• _Document section_:

What is Carpal Tunnel Syndrome?

Carpal tunnel syndrome is a common condition characterised by pain, numbness, and weakness in the hand and wrist. It arises from excessive pressure on the median nerve as it travels through the wrist (carpal tunnel). For most patients, this condition worsens over time if left untreated, resulting in long-term impairment of the hand, reduced sensation in the fingers, and weakness. Therefore, it is crucial to seek prompt carpal tunnel treatment in Singapore.

The carpal tunnel is a small passageway located in the wrist. Several small wrist bones, known as carpal bones, form the floor and walls of the tunnel. This tunnel surrounds the median nerve and the flexor tendons responsible for bending the fingers and thumbs. The median nerve is a major nerve in the hand that provides sensation in the thumb and the index, middle, and thumb sides of the ring fingers, except the small finger (pinky). The flexor tendons of the fingers and thumb also pass through the carpal tunnel along with the nerve.

• _Extracted records_:
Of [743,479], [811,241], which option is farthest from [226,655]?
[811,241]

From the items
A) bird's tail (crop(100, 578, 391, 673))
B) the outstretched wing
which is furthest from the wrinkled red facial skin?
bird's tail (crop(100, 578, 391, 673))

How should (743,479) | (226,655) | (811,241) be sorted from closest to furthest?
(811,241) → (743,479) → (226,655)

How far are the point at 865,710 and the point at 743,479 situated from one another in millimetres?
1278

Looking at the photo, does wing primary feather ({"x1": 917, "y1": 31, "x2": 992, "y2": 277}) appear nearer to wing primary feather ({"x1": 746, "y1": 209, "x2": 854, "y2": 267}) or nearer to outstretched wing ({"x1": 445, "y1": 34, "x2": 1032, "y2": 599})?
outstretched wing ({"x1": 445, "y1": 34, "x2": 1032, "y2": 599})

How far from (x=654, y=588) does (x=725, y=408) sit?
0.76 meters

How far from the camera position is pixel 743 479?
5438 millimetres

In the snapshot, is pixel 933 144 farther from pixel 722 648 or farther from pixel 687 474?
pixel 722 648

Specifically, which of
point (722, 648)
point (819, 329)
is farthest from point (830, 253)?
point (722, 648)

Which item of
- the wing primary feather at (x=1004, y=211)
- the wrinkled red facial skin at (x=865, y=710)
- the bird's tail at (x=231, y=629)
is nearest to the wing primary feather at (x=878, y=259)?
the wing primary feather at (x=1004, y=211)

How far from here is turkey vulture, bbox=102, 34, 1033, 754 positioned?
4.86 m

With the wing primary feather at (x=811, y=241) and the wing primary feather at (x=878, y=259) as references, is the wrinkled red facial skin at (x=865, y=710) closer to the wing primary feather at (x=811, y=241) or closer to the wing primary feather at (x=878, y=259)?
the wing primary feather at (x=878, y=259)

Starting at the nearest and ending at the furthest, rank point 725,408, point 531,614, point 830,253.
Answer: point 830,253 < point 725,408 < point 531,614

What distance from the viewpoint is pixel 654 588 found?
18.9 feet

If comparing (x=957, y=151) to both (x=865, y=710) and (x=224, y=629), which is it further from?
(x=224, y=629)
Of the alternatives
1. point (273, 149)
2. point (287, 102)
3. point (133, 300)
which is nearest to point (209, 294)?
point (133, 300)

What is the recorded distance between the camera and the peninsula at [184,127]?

• _Work item 1_: According to the carpal tunnel syndrome overview, why should people seek prompt treatment for the condition? Answer in one to three sentences.
• _Work item 2_: Pick up the carpal tunnel syndrome overview after its final sentence and continue it.

• _Expected answer 1_: For most patients, carpal tunnel syndrome worsens over time if it is left untreated. This can lead to long-term impairment of the hand, reduced sensation in the fingers, and weakness.

• _Expected answer 2_:
What Are the Symptoms of Carpal Tunnel?

Common symptoms of carpal tunnel syndrome include:

  • Numbness, tingling, and discomfort in the thumb and index, middle, and ring fingers
  • Weakness in the hand muscles and difficulty gripping or holding things
  • Pain and burning sensation travelling up the forearm toward the shoulder
  • Shock-like pressures occurring in the thumb and fingers

Early and mild symptoms may be alleviated by simple carpal tunnel syndrome treatments, such as wearing a wrist support, exercising, and avoiding strenuous activities.

What Are the Causes of Carpal Tunnel?

Carpal tunnel syndrome in Singapore is often caused by the following:

  • The narrowing of the carpal tunnel due to a wrist fracture
  • Fluid retention that results in tissue swelling and increased tension within the carpal tunnel
  • Rheumatoid arthritis and other inflammatory conditions that cause swelling of the carpal tunnel joints and tendons
Who Is at Risk for Carpal Tunnel Syndrome?

Women are three times as likely as men to develop carpal tunnel syndrome, which is also commonly diagnosed between the ages of 30 and 60. People who are involved in certain activities and occupations that require repetitive wrist motions or prolonged wrist flexion may also be at increased risk of developing carpal tunnel syndrome.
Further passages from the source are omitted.